Link

Topic modelling the Daily Dispatch

What is really obvious about the process of topic-modelling with different pre-defined numbers of topics is how much of a difference it makes. Surprisingly, in my experimentations, on the whole the smaller number of topics seemed to yield way better results: While under the larger sample the topic of war, identified by words like state, general, battle, etc. was split into three topics with only minor differences, in the model with the smaller num_topics they were neatly moved into one. Also, in the larger model, for some reason the topic of slavery, identifiable by words like slave, negro, arrested, stealing, had gone completely missing, as well as death (death, died, church, god). I played also around a little bit with the other parameters of the gensim implementation, and every little change seemed to make quite a difference.

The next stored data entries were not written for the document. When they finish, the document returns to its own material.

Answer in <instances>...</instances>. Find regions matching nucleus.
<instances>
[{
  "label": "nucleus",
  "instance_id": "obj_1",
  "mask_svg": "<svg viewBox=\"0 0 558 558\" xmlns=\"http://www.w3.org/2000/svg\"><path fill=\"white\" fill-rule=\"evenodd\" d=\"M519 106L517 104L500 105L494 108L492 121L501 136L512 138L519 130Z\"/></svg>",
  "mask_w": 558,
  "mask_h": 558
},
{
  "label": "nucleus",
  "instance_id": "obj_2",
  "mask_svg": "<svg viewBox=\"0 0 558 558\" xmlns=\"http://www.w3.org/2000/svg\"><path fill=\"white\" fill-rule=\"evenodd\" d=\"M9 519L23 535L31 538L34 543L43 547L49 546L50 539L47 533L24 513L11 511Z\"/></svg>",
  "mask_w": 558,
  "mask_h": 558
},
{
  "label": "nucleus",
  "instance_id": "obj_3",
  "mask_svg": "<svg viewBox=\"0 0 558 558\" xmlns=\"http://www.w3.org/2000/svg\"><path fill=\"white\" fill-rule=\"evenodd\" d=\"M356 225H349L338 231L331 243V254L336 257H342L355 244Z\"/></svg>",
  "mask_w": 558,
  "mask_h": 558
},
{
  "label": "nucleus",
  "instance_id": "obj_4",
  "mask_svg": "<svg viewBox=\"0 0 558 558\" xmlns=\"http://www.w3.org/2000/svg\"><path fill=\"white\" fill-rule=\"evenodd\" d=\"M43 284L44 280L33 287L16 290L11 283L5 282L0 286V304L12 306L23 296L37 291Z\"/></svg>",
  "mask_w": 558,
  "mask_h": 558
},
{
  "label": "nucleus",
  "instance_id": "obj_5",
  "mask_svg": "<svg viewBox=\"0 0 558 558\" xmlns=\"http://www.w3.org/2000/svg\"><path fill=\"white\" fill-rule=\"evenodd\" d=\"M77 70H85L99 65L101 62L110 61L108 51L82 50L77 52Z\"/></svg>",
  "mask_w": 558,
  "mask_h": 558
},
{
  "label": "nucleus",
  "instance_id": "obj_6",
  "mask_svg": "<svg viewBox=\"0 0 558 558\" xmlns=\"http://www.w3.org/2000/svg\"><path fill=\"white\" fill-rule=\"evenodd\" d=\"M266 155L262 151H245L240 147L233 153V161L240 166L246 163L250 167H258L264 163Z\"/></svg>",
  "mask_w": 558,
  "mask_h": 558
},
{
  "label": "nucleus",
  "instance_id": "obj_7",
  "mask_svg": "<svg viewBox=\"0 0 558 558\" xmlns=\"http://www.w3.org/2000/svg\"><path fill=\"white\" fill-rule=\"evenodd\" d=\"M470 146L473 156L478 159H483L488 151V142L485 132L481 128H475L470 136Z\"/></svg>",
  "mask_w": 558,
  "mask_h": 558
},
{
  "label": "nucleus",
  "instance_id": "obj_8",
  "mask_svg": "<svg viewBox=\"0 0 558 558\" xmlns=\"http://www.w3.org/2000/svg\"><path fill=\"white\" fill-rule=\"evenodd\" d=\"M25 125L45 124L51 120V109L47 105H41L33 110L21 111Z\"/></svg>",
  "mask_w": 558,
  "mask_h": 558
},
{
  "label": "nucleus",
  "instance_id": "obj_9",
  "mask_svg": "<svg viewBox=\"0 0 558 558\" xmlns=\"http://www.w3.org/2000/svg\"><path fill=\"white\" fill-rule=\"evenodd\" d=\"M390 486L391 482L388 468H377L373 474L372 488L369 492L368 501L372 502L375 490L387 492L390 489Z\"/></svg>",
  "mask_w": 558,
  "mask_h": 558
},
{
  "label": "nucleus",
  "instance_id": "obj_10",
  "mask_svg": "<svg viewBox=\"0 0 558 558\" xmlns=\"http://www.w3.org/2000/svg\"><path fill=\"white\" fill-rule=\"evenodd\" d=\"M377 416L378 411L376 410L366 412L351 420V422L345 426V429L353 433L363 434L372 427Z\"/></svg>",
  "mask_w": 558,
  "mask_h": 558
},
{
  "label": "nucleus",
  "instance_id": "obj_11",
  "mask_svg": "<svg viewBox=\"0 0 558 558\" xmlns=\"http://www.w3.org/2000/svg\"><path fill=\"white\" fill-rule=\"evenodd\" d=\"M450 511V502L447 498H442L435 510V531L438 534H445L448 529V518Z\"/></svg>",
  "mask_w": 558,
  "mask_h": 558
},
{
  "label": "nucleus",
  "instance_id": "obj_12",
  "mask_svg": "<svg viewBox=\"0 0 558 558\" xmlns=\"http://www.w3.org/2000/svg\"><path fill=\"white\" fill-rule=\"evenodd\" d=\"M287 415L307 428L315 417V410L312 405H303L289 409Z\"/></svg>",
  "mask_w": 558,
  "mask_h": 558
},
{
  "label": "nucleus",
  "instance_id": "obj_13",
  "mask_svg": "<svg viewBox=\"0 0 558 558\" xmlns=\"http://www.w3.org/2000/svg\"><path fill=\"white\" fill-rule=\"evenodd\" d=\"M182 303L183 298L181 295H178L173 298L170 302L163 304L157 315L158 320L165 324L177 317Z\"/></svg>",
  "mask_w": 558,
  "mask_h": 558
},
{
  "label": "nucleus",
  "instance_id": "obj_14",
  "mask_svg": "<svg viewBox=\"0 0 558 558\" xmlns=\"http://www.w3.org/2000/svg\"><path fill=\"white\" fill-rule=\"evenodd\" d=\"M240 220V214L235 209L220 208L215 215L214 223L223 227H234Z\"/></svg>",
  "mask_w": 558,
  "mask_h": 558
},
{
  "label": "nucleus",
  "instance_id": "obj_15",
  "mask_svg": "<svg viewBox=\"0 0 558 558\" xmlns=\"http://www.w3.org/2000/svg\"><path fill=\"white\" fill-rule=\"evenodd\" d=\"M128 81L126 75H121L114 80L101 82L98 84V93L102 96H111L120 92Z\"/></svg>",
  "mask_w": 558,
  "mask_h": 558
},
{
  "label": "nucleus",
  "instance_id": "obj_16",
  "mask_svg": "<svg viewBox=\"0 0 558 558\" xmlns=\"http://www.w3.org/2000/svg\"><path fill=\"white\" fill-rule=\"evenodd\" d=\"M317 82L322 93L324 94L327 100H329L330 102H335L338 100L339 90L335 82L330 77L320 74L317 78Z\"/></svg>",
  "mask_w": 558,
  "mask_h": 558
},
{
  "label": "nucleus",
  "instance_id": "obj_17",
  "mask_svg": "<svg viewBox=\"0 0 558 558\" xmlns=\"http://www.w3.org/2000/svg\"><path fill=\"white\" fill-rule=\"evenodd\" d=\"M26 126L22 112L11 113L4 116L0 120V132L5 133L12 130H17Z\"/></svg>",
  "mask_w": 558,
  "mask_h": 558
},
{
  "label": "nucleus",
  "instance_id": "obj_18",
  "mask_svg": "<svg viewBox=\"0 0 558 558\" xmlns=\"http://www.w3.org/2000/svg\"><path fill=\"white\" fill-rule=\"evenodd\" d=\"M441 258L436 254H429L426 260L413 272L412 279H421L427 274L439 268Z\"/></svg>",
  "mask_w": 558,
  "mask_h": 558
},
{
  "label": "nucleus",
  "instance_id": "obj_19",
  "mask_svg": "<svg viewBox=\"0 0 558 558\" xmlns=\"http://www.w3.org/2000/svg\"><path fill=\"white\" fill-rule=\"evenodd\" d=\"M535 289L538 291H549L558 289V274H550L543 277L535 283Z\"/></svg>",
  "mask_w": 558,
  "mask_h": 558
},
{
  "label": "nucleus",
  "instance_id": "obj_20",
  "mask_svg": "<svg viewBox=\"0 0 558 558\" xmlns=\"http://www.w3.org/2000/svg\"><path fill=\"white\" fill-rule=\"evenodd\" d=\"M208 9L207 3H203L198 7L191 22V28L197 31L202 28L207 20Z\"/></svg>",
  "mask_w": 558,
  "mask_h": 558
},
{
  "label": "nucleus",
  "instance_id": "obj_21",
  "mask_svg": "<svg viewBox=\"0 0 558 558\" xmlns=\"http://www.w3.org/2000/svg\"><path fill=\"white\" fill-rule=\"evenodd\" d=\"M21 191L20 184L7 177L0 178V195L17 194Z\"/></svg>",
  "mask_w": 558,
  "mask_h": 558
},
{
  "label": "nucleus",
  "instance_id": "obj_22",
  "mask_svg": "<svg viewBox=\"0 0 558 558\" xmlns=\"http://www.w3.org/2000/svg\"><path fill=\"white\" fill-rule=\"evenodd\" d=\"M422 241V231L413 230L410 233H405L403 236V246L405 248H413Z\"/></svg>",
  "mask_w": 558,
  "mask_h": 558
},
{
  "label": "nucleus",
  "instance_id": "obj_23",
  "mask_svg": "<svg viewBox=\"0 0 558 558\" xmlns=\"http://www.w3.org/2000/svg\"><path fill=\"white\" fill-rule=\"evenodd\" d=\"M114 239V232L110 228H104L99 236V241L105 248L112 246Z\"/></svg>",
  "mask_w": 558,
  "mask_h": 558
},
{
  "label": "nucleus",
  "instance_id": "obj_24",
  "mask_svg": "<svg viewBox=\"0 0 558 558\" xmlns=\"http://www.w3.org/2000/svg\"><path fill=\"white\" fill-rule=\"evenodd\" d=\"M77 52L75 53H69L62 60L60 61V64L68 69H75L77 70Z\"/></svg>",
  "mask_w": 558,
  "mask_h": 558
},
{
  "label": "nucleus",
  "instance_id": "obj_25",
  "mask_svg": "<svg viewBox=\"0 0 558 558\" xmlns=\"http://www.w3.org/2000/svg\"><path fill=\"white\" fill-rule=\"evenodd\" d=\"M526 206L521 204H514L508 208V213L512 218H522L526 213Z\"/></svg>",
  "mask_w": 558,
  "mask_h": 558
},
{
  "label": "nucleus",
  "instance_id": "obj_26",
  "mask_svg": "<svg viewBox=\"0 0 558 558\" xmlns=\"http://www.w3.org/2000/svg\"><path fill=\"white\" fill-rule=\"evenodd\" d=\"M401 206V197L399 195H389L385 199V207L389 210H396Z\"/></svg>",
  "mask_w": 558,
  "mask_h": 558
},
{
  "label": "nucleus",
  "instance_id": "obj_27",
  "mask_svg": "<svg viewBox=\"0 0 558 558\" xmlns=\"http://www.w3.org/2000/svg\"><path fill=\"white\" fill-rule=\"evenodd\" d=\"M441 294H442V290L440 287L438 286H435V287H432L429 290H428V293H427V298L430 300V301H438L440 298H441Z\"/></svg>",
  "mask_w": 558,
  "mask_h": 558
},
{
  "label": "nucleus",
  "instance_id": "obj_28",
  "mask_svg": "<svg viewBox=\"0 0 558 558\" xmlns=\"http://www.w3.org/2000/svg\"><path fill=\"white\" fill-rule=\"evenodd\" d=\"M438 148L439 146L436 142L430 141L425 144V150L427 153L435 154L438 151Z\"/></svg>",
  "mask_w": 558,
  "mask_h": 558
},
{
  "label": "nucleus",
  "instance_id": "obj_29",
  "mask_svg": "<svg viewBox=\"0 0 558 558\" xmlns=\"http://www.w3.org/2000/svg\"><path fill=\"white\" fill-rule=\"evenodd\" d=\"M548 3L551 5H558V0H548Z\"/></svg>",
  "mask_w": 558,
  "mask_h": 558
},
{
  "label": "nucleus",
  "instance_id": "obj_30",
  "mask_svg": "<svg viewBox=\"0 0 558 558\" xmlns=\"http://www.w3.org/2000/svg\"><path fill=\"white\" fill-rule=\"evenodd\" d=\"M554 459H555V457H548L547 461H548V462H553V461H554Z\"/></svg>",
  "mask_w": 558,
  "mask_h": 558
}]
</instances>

On the whole I am not sure how comfortable this makes me with the results by Rob Nelson. Some of the topics he identifies seem to be very consistent. For example the ads for hiring seem to be cleanly identified by the model. With this one in particular I was wondering whether he externally validated the topic, by comparing it to the XML-tags in the text. I was also very surprised by how well the model seemed to identify humor, something that would seem like one of the last things which computers should be able to identify.

Other topics, like e.g. ‘accidents, in particularily fires’, seem way more noisy. Few of the example-sentences reach high topic-scores, and those that do seem to be mainly driven by the two words accident and fire, which is not very exciting to learn. This makes me wonder whether there should be some sort of topic-quality-indicator presented alongside the topic, which tells us how ‘clean’ a topic is, compared to the others. It would be also interesting to include that value into the visualizations.

I also wonder why, for forty topics, I received very different results compared to those of Nelson. While there was some overlap, and several topics matched really well, it seemed to me that on the whole, that from my results a very different (and somewhat lower quality) picture would emerge.